Из плотного серого воздуха выступил вдруг блещущий бликами огромный длинноногий самодержец в коронованной бронзовой раме, леденящий неведомого зрителя своими пронзительно-неумолимыми зрачками. Руки, сжатые у бедер, разжались для подписи новых смертных приговоров, и мрачной памятью о виселицах санкт-петербургского кронверка возникли и вытянулись из снежного наста Семеновской площади три длинных серых столба над узкими гробоподобными ямами.
Зияющая черная язва сейчас поглотит его. Через несколько минут голова его, мыслящая, вспоминающая, творящая, станет вещью, отвратительным и ужасным предметом, страшной падалью, которую только и можно что закопать поглубже.
С эшафота продолжает звучать дребезжащий тенор аудитора. Разносятся по площади имена, статьи, приговоры, и с грозной ритмичностью снова и снова звучит назойливо жуткий припев:
...
"Подвергнуть смертной казни расстрелянием…"
Девять раз прозвучала бесстрастная формула. И вот звучит в десятый.
– Отставного инженер-поручика Федора Достоевского, 27 лет.
Сознание воспринимает и память удерживает каждое слово.
– За участье в преступных замыслах…
"Неужели в подготовке цареубийства?.."
– За распространение частного письма, наполненного дерзкими выражениями против православной церкви и верховной власти…
"Так за письмо Белинского?.."
– И за покушение к распространению, посредством домашней литографии, сочинений против правительства…
"Главная тайна разоблачена! Дубельт настоял на своем…"
– Подвергнуть смертной казни расстрелянием.
Как странно: теперь совсем не страшно. Неизбежность. Холодная ясность сознания. Так, верно, тот, кто боится разбойника, успокаивается в последнюю секунду, когда нож уже приставлен к горлу.

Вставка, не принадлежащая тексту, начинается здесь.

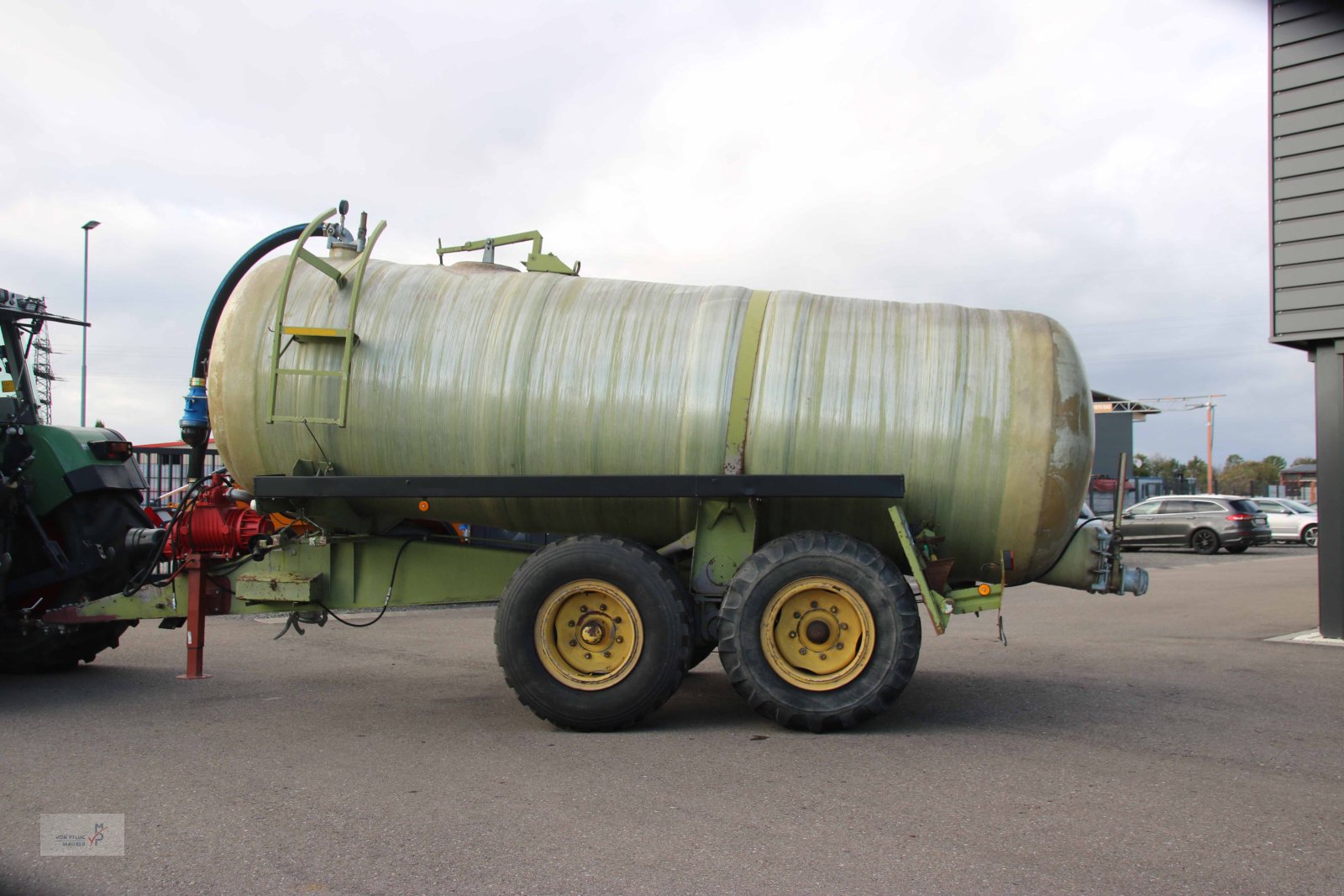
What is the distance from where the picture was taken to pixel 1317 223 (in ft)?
32.9

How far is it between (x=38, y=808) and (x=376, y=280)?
3.55m

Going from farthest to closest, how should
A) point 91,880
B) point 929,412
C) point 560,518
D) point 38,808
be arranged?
1. point 560,518
2. point 929,412
3. point 38,808
4. point 91,880

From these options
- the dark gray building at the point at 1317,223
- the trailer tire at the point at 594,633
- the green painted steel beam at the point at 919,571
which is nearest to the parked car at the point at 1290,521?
the dark gray building at the point at 1317,223

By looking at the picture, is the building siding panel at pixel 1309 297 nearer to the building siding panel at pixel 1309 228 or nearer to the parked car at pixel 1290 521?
the building siding panel at pixel 1309 228

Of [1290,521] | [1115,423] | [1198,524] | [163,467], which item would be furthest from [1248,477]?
[163,467]

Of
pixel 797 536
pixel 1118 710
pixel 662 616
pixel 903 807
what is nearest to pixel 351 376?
pixel 662 616

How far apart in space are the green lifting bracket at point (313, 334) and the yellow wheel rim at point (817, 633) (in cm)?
286

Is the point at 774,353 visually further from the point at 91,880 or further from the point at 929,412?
the point at 91,880

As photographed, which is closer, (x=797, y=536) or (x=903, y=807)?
(x=903, y=807)

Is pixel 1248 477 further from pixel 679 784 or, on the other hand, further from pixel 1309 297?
pixel 679 784

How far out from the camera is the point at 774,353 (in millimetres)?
6469

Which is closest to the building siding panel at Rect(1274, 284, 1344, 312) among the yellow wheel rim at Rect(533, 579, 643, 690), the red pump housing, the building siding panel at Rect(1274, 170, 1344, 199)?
the building siding panel at Rect(1274, 170, 1344, 199)

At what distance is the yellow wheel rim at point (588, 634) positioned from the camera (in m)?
6.10

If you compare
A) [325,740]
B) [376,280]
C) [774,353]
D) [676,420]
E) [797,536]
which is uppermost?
[376,280]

Аудитор продолжает читать:
– Служащего в Азиатском департаменте министерства иностранных дел, коллежского советника Константина Дебу первого…

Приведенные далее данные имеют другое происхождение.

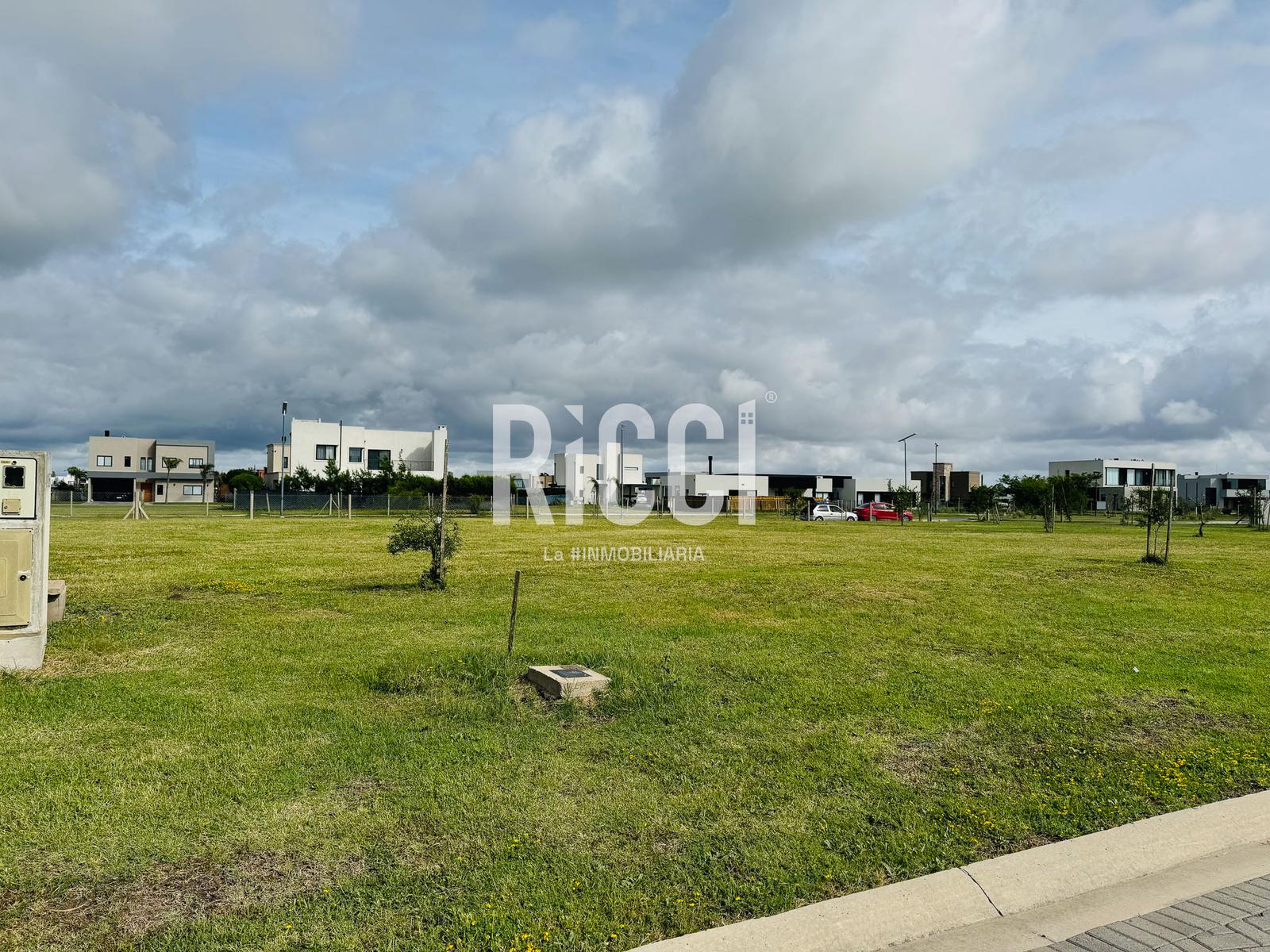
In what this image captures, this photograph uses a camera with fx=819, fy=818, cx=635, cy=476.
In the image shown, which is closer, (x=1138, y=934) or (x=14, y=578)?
(x=1138, y=934)

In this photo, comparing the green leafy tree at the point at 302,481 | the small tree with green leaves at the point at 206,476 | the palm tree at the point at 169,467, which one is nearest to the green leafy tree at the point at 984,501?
the green leafy tree at the point at 302,481

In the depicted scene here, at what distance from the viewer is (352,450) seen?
77125 mm

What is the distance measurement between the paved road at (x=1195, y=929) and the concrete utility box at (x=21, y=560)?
8.68 meters

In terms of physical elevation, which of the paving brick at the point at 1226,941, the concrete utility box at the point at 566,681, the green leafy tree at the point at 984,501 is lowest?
the paving brick at the point at 1226,941

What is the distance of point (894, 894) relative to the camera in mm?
3779

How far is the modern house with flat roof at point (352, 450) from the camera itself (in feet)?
241

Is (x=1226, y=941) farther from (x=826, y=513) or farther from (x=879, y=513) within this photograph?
(x=879, y=513)

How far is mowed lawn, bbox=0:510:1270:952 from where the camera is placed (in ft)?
12.2

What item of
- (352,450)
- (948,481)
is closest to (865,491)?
(948,481)

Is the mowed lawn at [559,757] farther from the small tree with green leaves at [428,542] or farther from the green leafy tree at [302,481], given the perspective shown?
the green leafy tree at [302,481]

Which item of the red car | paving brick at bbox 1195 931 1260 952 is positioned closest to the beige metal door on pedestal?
paving brick at bbox 1195 931 1260 952

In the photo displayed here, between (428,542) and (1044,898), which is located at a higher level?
(428,542)

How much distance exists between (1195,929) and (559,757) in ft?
11.8

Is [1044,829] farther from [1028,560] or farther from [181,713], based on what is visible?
[1028,560]
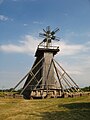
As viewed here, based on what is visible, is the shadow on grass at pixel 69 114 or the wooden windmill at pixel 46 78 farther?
the wooden windmill at pixel 46 78

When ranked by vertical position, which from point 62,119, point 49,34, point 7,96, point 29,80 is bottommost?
point 62,119

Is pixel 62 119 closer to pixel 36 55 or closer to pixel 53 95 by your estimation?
pixel 53 95

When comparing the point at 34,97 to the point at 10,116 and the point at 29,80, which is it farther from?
the point at 10,116

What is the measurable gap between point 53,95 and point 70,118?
74.8 ft

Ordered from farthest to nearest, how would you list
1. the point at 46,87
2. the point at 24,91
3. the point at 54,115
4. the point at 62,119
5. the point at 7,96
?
the point at 24,91
the point at 46,87
the point at 7,96
the point at 54,115
the point at 62,119

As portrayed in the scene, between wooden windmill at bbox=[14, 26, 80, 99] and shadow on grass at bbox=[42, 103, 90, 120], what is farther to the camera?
wooden windmill at bbox=[14, 26, 80, 99]

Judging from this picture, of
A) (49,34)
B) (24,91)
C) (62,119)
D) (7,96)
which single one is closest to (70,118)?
(62,119)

Снова и снова деревянно и бесстрастно гудит и разносится до самого вала:
– Подвергнуть смертной казни расстрелянием.
Думы проносятся вихрем.
"Во что превращусь сейчас? Быть может, в этот сноп лучей, играющий на золотом яблоке этой гигантской луковки… А может быть, и вся-то вечность – тесная, затхлая, заплесневелая каморка, вроде холодной избы или камеры каземата, или обмерзлой полицейской кареты, или вот этой разрытой ямы. Почему непременно – свет, лучи, херувимы? Жизнь ведь подготовила к эпилогу сырой, промозглый подвал на целых восемь месяцев, да вот братскую могилу на столичной площади. Откуда же после смерти блистанья, арфы, лучезарность? Грязная конура с цвелью, слизью и мокрицами – вот тебе и вся вечность. Да, именно так оно и должно быть".
Сквозь серую утреннюю муть ярче проглянул бледный отсвет солнца. Казалось, что-то легким звоном наполнило воздух. Кто-то сказал в стихах: "На небе солнце зазвучало". Ведь кажется бессмысленно, а чудесно… Ах да: "Die sonne tönt nach alter Weise" [1] .
Лучи солнца и ритм строфы пробудили бодрость. Смерть вдруг показалась невероятной.
– Не может быть, чтобы нас казнили, – шепнул он своему соседу.
– А это что? – указал тот на телегу, прикрытую рогожей. – Ведь даже гробы подготовили.
Аудитор складывает вчетверо бумагу и опускает ее в боковой карман. Он медленно сходит с помоста. Снова гулкий барабанный бой. Под отвратительную слитную дробь грохоча высокими сапогами, всходят на эшафот палачи в ярких рубахах и черных плисовых шароварах. Обряд военной казни сохранял старинную театральность. Осужденных ставят на колени. Палачи переламывают надвое над их головами подпиленные шпаги. Сухой и жесткий треск разламывающейся стали четко режет морозный воздух.
По мерзлым ступенькам, в широкой черной рясе, колеблемой ветром, скользя и спотыкаясь, гигантским зловещим вороном всходит на плаху священник.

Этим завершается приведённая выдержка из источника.